Затем он повел их в подвал-бомбоубежище, и отец увидел там метровую, из гипса, голову Максима Горького; тридцатилетнего, из дерева, Александра Пушкина; десяток разнокалиберных деревянных девичьих торсов с единым названием «Весна» – воздушных, словно летящих, и… почти метровую гипсовую голову Ленина. Тут мой отец не удержался, спросил:
– Вы лепите Ленина?! ВЫ?! После того, что почти тридцать лет отсидели?
– Да, – сказал Иткинд. – Но у меня еще не получается так, как я хочу…
Пригубив вино и остро, молодо поглядывая на смазливую Наденьку, Иткинд стал рассказывать отцу свою жизнь. Он родился 9 апреля 1871 года в местечке Сморгонь Виленской губернии. Его отец был раввином, и Исаак, конечно, пошел по стопам отца – он окончил ешиву, стал, как и отец, раввином, но когда ему исполнилось двадцать шесть лет, ему в руки случайно попала книга о знаменитом в то время скульпторе Марке Антокольском. В этой книге были иллюстрации и среди них – фотографии известных горельефов Антокольского: «Еврей-портной» и «Вечерний труд старика». Иткинд тут же узнал в этих стариках своих местечковых знакомых – точно такой же портной был у них в Сморгони, и точно так же другой старик, высунувшись в окно, щурился при вечернем свете, чтобы в лучах закатного солнца продеть нитку в иголку… Эта книга, которую он читал по слогам, поскольку она была издана на русском, не давала покоя Исааку. Оказалось, что знаменитый Антокольский, который потрясал публику такими мощными скульптурами, как «Иван Грозный», «Спиноза» и «Христос перед судом народа», этот Антокольский – тоже еврей, больше того, земляк Иткинда, из Вильно. Молодой раввин не находил себе места… А в это время в Сморгони завершалась очередная местечковая драма: местный богач Пиня, владелец скобяного магазина, выдал наконец замуж свою единственную дочь горбунью Броню.

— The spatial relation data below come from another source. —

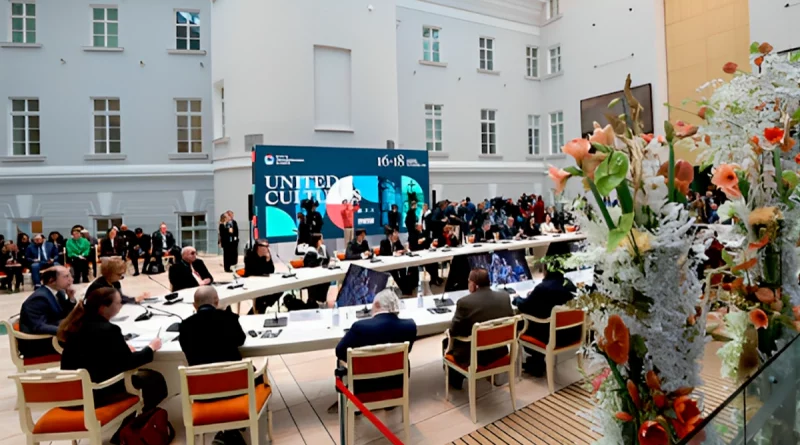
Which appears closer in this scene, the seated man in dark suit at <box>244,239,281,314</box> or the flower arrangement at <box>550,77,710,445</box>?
the flower arrangement at <box>550,77,710,445</box>

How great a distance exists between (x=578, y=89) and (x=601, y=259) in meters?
21.3

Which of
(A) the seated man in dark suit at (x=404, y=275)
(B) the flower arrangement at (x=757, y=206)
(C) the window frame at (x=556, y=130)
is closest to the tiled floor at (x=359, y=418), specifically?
(B) the flower arrangement at (x=757, y=206)

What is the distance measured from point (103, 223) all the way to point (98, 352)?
14242 millimetres

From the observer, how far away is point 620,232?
1417 millimetres

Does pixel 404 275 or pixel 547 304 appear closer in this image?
pixel 547 304

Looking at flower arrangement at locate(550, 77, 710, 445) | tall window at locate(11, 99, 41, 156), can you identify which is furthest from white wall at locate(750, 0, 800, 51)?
tall window at locate(11, 99, 41, 156)

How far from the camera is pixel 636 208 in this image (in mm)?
1581

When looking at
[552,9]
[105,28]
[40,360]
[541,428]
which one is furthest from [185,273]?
[552,9]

– О, это была очень длинная история, – рассказывал Иткинд. – Никто не хотел жениться на Броне – такая была уродка. Она была меньше меня ростом и горбунья, вы можете себе представить? Пиня давал за нее очень большое приданое, но даже приказчики в магазине Пини, которые могли за грош продать черту душу, и те отказывались от Брони. Но был у нас в Сморгони грузчик Хацель. Богатырь, как говорят русские. Он поднимал два куля с мукой. Бревно в десять пудов взваливал на плечо и один тащил куда надо. Но – шлимазл. Вы знаете, что такое шлимазл? Дети кричали ему на улице: «Ханцель! Я тебе дам две копейки! Сделай коня!» И Ханцель, который зарабатывал в два раза больше других грузчиков, становился на четвереньки, дети залезали ему на спину, и он катал их по местечку, как конь. Не из-за денег. А потому, что никому не мог отказать. Он был больше чем добрый, он был шлимазл. И вот когда все местечковые женихи отказались от Брони, ее отец пришел к Ханцелю. И Ханцель не отказал Пине. И была свадьба. И молодые шли по местечку – огромный, два метра ростом, Ханцель и маленькая горбунья Броня. Я видел, как они шли по улице. Я не знал, смеяться мне или плакать. Я сидел и ни о чем не думал. Просто мял в руках глину и опомнился только тогда, когда на столе передо мной оказались фигурки этих молодых – Ханцеля и Брони. После этого я совсем потерял голову. Я бросил синагогу и уехал в Вильно. Я хотел учиться на скульптора, но нашел себе только работу ученика переплетчика. Через два года я вернулся домой, но наши хасиды уже считали меня почти гоем – ведь я бросил религию, я потерял Бога. Больше того, я лепил из глины людей, а это запрещено еврейской религией, никто не имеет права делать то, что делал Бог… Вы не устали?